Soru: Ve İslami köktenciliği desteklemiş olmaktan, geleceğin teröristlerine silah ve danışmanlık vermekten pişmanlık duymuyorsunuz ?

Brzezinski: Dünya tarihi için hangisi daha önemlidir ? Taliban mı yoksa Sovyet imparatorluğunun çökmesi mi ? Kışkırtılmış bir miktar Müslüman mı ya da Orta Avrupa’nın özgürleşmesi ve soğuk savaşın sona ermesi mi ?

Soru: Kışkırtılmış bir miktar Müslüman mı ? Ama, İslami köktenciliğin bugün dünyada bir tehdit oluşturduğu söyleniyor.

Brzezinski: Anlamsız ! Batının, İslamla ilgili küresel bir politikası olduğu söyleniyor. Bu aptalca bir şey. İslama akılcı bir şekilde, demagojiye sapmadan veya duygusal olmadan bak. 1.5 milyar izleyicisi ile dünyanın en önemli dini.
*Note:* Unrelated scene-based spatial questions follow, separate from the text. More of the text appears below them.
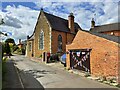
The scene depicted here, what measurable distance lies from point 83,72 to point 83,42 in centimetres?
314

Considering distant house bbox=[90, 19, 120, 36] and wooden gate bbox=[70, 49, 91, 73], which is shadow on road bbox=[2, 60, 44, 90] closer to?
wooden gate bbox=[70, 49, 91, 73]

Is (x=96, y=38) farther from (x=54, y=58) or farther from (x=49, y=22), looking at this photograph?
(x=49, y=22)

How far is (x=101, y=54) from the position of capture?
14812mm

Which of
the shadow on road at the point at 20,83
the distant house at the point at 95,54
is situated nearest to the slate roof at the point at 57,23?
the distant house at the point at 95,54

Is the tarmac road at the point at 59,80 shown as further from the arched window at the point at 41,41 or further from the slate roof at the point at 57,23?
the arched window at the point at 41,41

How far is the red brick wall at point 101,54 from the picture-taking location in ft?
43.9

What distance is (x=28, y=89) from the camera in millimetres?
10109

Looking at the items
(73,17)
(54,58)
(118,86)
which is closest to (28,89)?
(118,86)

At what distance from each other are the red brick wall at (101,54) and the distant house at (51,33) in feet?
55.1

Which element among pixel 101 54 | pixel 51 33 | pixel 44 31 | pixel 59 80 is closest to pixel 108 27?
pixel 44 31

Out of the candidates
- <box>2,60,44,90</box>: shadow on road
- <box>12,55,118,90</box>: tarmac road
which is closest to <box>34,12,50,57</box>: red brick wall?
<box>12,55,118,90</box>: tarmac road

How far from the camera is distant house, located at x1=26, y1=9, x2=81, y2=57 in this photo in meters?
34.2

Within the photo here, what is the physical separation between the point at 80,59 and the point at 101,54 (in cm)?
361

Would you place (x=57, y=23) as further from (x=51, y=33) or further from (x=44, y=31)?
(x=51, y=33)
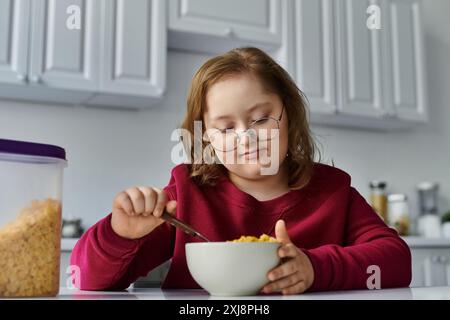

Ancak, Suudi Arabistan köktendinciliği, ılımlı Fas, Pakistan militarizmi, Mısır’ın batı taraftarlığı ya da Orta Asya sekülarizmi arasında ne gibi ortak nokta bulunmaktadır ? Hıristiyan ülkeleri birleştiren şeyden daha fazlası söz konusu değil.